The main sticking point between the utility and environmentalists has been over replacement of the gas turbines at Decker with a modern 500 MW combined cycle plant. Environmentalists have argued against replacing the gas plant because it is a source of some pollution, though not nearly as much as the coal plant. Austin Energy has argued that it cannot do without the gas plant and still meet the city’s affordability goals for ratepayers.

Austin Energy Vice President for Market Operations & Resource Planning Khalil Shalibi said if the utility retires Decker and replaces it with another gas plant, it will have no impact on emissions.

“It’s the market,” Shalibi said. “If we retire Decker, some other gas plant will replace it, or even a coal plant, depending on what the marginal price is … It allows us flexibility from an environmental standpoint.”

The negotiators have agreed that Austin Energy will hire an outside company to do an independent study to make sure that the plant is a good investment for the city. However, arguments are likely to continue between the two sides over details of the study, how environmentalists will have input into the parameters of the study and how the outside company is selected.

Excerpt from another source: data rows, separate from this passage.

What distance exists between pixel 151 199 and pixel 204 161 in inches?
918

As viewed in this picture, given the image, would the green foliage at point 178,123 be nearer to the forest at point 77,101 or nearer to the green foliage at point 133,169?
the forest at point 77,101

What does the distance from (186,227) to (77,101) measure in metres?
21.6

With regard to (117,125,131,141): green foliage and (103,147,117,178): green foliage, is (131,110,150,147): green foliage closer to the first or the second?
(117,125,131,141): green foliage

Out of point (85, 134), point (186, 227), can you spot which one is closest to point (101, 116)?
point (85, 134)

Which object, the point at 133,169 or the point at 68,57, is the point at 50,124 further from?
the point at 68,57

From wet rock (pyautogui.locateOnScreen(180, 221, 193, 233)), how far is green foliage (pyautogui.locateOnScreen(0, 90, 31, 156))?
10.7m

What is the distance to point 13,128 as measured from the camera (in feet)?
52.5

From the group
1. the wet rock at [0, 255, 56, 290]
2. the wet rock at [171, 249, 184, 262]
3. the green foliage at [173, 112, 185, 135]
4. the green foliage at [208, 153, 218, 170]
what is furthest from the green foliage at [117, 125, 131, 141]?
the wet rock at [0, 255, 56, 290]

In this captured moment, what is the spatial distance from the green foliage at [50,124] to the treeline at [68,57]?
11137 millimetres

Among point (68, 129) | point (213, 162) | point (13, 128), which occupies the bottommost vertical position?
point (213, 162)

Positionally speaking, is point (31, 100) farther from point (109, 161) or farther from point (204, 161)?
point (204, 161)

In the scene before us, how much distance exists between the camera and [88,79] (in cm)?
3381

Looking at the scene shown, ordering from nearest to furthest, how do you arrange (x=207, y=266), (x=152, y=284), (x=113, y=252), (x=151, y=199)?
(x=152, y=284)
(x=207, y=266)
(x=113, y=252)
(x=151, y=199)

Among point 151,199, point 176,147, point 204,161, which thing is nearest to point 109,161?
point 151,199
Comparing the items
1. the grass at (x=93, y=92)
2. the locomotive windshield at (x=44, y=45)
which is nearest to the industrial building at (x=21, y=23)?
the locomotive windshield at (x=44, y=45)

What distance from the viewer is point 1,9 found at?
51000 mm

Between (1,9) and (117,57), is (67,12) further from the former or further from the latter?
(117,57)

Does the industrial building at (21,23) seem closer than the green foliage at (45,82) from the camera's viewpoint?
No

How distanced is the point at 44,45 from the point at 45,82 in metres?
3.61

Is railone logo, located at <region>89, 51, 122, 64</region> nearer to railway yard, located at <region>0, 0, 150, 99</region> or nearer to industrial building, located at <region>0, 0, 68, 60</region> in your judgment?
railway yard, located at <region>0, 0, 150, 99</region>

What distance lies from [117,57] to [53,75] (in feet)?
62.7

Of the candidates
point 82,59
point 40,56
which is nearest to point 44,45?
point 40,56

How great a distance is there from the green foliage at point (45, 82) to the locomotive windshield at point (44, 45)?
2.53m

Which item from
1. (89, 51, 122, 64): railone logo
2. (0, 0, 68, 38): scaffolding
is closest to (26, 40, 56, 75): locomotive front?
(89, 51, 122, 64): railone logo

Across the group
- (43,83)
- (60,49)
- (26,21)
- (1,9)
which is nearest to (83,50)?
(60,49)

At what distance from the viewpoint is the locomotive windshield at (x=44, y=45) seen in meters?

Cyrus Reed, acting director of the Lone Star Chapter of the Sierra Club, took the lead in negotiating on behalf of environmental and solar interests. He was also a member of the Austin Energy generation plan task force that crafted ambitious goals for renewable resources, which Council adopted in August.

Reed said, “The plan does involve the potential for building a new gas plant … While we think ultimately some sort of new gas plant will be needed to make this plan work, we want to make sure that we do a really good independent review of that plan … so that we don’t move forward on a $500 million plant before we’ve done the proper process.”

But Reed agreed that this detail is minor compared to what Austin Energy and the environmental groups have agreed to. “This plan commits Austin Energy to retiring the Fayette Power Plant, the utility’s oldest and dirtiest resource, and it’s affecting thousands of people and Fayette County while we use that energy every day,” he said. “It’s also committing us to a path for renewables that would be the most aggressive of any utility in this country that doesn’t own hydropower.” Cullick said it is the dirtiest but not the oldest.

Tom “Smitty” Smith, director of the Texas arm of advocacy group Public Citizen, said the proposed plan is a “much improved version” of previous plans that Austin Energy has submitted. He went on to criticize the gas generation component, stating that an article recently published in the scientific journal Nature asserts that natural gas availability projections in Texas could be overstated by about 50 percent. Smith has opposed any iteration of the plan that includes fossil fuels.

Council Member Laura Morrison said the Nature study may indicate that “the error bars on the projected future gas prices just changed” and said the city should ensure that the study incorporates a margin of error.

“We need to make sure that we make it sophisticated enough to include all of that,” Morrison said, “and I look forward to working with everybody on making sure we get that in place.”